Set task ▸
Copy nothing but the text: repeat each entry exactly and drop the images.

Material provided ▸
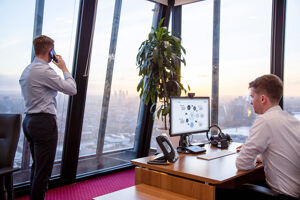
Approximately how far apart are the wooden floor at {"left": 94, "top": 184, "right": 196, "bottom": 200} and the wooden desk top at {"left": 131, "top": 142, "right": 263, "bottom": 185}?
138 mm

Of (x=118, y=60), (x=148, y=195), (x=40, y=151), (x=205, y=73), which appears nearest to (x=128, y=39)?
(x=118, y=60)

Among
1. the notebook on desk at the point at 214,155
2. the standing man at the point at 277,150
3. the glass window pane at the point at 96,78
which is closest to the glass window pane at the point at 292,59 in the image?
the notebook on desk at the point at 214,155

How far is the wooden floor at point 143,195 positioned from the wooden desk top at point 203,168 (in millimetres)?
138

Solution to this exercise ▸
Approximately how far apart are the wooden floor at {"left": 94, "top": 184, "right": 196, "bottom": 200} and the wooden desk top at {"left": 131, "top": 142, "right": 263, "bottom": 185}?
138 mm

Of (x=118, y=60), (x=148, y=195), (x=40, y=151), (x=205, y=73), which appears nearest to (x=128, y=39)?
(x=118, y=60)

Among
1. the notebook on desk at the point at 214,155
2. the standing man at the point at 277,150
3. the glass window pane at the point at 96,78
which is closest to the glass window pane at the point at 292,59 in the image?
the notebook on desk at the point at 214,155

How far is the wooden floor at point 143,195 positioned from the wooden desk top at point 203,168 (in millimetres)?
138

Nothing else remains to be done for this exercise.